Editable configuration files
- tenant.corvin.yaml — top-level tenant policy: allowed engines, compliance zone, data residency, default engine, compute enable, egress rules, and OIDC settings
- data_policy.yaml — data classification policy: per-engine locality matrix, overrides for the default classification tiers (PUBLIC / INTERNAL / CONFIDENTIAL / SECRET)
- ldd.json — Loss-Driven Development layer toggles and presets (also editable from the Quality page)
- Bridge settings — per-channel adapter settings: whitelist, rate limits, chat profiles, voice summary mode; these settings hot-reload immediately without a bridge restart
- Egress rules — Layer 35 network egress lockdown: allowed hosts, forbidden hosts, and the default action (allow / deny)

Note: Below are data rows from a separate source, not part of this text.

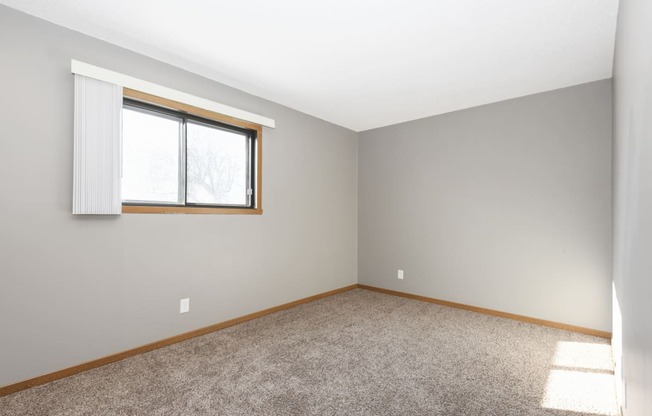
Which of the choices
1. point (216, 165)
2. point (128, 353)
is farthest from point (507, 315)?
point (128, 353)

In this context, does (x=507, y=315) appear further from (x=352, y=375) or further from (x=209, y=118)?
(x=209, y=118)

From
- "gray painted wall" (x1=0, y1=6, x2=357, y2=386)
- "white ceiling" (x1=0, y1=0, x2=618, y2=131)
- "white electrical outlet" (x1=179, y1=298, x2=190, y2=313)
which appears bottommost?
"white electrical outlet" (x1=179, y1=298, x2=190, y2=313)

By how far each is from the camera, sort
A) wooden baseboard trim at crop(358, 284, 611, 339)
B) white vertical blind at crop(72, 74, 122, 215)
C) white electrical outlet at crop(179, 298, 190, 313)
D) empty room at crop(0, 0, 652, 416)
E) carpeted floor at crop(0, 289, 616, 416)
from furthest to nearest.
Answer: wooden baseboard trim at crop(358, 284, 611, 339), white electrical outlet at crop(179, 298, 190, 313), white vertical blind at crop(72, 74, 122, 215), empty room at crop(0, 0, 652, 416), carpeted floor at crop(0, 289, 616, 416)

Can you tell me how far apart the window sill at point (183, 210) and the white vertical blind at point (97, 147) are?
0.12 m

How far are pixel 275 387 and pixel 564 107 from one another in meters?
3.65

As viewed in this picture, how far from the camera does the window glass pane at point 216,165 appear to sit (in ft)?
9.89

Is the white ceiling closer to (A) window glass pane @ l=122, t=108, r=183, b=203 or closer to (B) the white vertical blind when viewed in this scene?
(B) the white vertical blind

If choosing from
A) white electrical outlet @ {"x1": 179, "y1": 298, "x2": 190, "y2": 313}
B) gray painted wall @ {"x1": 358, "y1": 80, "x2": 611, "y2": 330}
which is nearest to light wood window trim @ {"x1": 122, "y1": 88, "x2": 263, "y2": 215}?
white electrical outlet @ {"x1": 179, "y1": 298, "x2": 190, "y2": 313}

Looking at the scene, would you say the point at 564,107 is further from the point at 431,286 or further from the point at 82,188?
the point at 82,188

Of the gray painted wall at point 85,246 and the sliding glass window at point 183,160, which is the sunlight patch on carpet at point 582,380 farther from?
the sliding glass window at point 183,160

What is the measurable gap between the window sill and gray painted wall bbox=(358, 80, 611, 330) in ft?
6.67

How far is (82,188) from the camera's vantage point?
222cm

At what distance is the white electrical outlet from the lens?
2.79 metres

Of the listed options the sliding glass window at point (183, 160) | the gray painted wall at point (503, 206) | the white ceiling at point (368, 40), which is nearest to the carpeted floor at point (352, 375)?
the gray painted wall at point (503, 206)
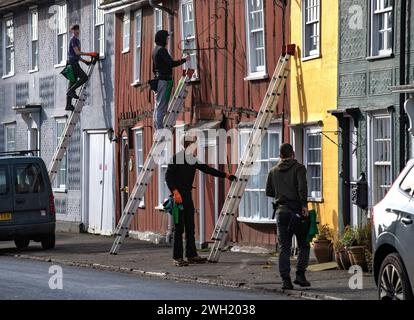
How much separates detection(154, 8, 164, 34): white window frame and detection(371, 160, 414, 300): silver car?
1821cm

- Agentic Compute config — compute worker pool size, strategy defaults, ACS thresholds, and HAC configuration
Live validation
Each editor validates the file against its JSON Schema or YAML schema before saving. Invalid values are highlighted inline with the specific constraint that is violated, so you can correct them before the change is applied.
Hot-reload semantics
Most settings changes are picked up immediately by the running system. The following changes require a bridge restart (via bridge.sh restart) and cannot be hot-reloaded:
- Changes to API tokens or HTTP ports
- Changes to structural daemon code paths or hook registrations
- Changes that modify the
mcp_serverslist in a persona (persona reload applies only to the next new conversation, not in-flight turns)
The audit.jsonl file and policy.json are protected by the path-gate hook and cannot be modified via the console editor. Any attempt is blocked fail-closed and emits a path_gate.denied audit event. This is by design — direct modification of the audit chain or engine policy requires operator-level host access.